* INPUT RECORDS
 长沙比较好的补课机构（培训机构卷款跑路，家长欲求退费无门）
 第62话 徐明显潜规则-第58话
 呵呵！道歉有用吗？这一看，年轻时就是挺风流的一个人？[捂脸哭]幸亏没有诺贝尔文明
---
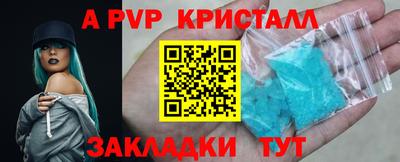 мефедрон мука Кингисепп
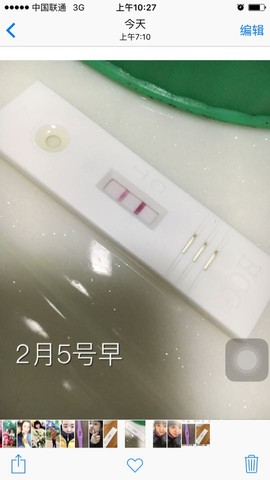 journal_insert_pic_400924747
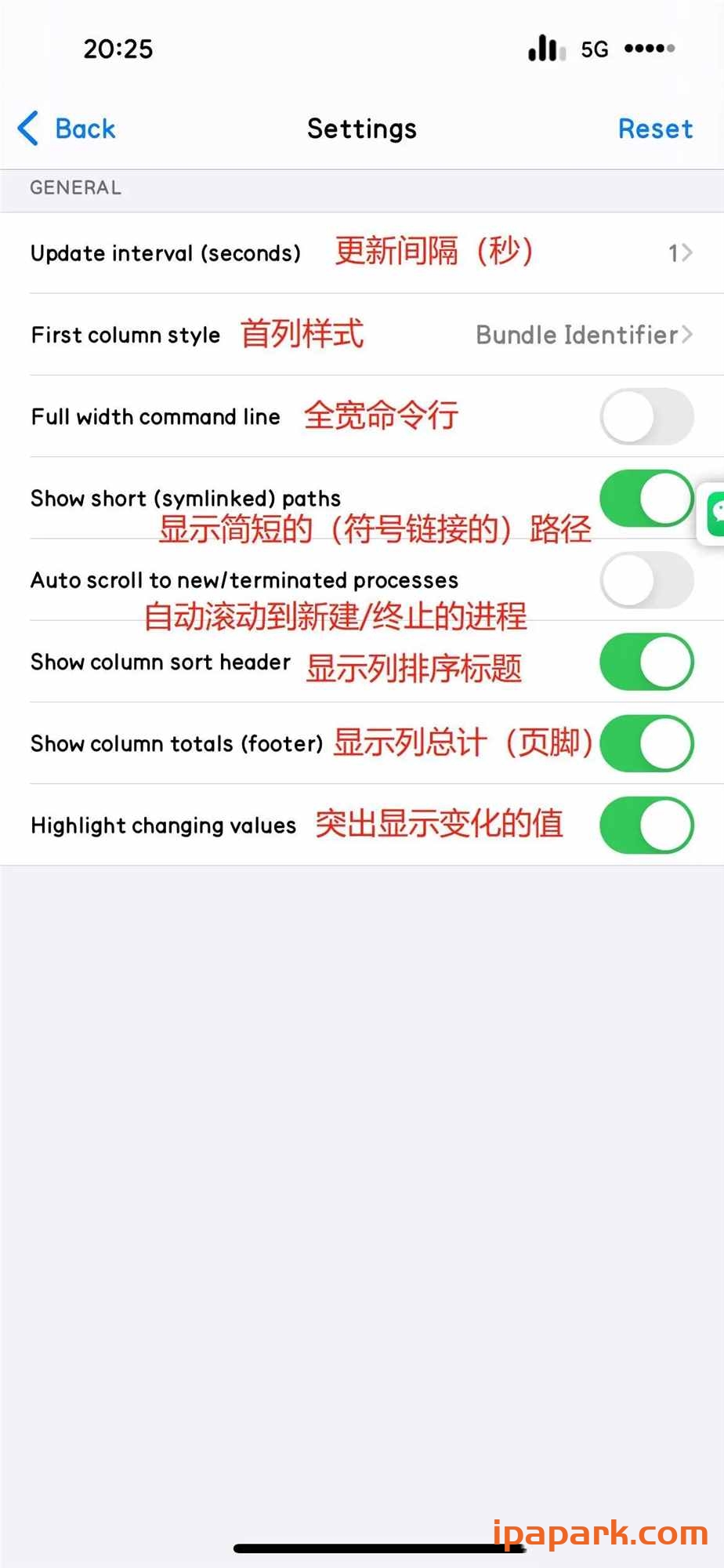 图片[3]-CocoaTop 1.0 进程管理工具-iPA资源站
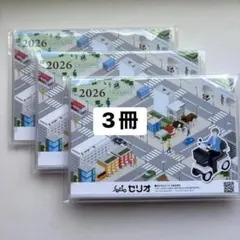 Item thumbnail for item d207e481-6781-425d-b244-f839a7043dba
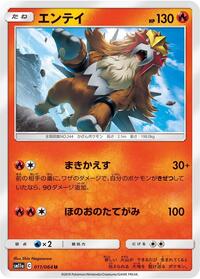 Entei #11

* WORK ORDER
From the records above, copy out the line with "第62话 徐明显潜规则-第58话", the line with "呵呵！道歉有用吗？这一看，年", and every line between them, word for word.

* SOLUTION BELOW
 第62话 徐明显潜规则-第58话
 呵呵！道歉有用吗？这一看，年轻时就是挺风流的一个人？[捂脸哭]幸亏没有诺贝尔文明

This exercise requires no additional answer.